Eclipse Collections are separated into two jars:

  • eclipse-collections-api
  • eclipse-collections

Internally Eclipse Collections are using the Java ServiceLoader API. This means the API JAR uses Services that are provided by the implementation JAR. The ServiceLoader API by default only works if consumer and provider are using the same classloader. Therefore it did not work in an OSGi context before Eclipse Collections 12.0.0. Since version 12.0.0 the support for using the OSGi Service Loader Mediator was added via [OSGi] Opting in to Service Loader Mediator.

This change has an impact on creating a runtime that contains NatTable. Since NatTable 2.6.0, the NatTable update site does not contain the dependencies itself anymore. Instead it contains links to the repositories that were used to create the release. By doing this the NatTable update site got much smaller, and consumers do not consume unwanted dependencies by accident anymore.

Although PDE should be able to resolve the Eclipse Collections dependency automatically via references, there might be issues if it is not declared explicitly in the target definition. It is therefore recommended to add the Eclipse Collections dependency explicitly.

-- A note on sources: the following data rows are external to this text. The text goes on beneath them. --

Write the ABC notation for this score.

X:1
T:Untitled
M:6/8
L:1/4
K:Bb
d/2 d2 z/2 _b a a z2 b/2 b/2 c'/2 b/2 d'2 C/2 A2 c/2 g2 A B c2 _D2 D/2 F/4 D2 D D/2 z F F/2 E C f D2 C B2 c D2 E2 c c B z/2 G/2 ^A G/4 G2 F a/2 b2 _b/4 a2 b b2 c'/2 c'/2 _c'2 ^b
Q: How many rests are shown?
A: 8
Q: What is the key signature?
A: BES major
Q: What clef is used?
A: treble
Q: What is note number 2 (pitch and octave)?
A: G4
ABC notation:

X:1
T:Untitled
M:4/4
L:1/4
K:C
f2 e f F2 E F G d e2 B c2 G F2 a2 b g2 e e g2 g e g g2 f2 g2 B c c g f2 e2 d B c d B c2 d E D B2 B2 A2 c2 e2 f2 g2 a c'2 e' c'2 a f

You have the following options:

Since Eclipse Collections 12.0.0 the API and the implementation bundle can be consumed separately in an OSGi environment, as these bundles are prepared for the OSGi Service Loader Mediator. But that means that it needs to be part of the runtime and automatically started in order to make Eclipse Collections work in an OSGi environment. This can be done by adding Apache SPI Fly to the runtime and autostart it.

The NatTable Target Platform Defintion is an example on how a update site that consumes Eclipse Collections and Apache SPI Fly could look like.

The NatTable Example Eclipse 4 Product Definition shows how that configuration needs to look like for an Eclipse application.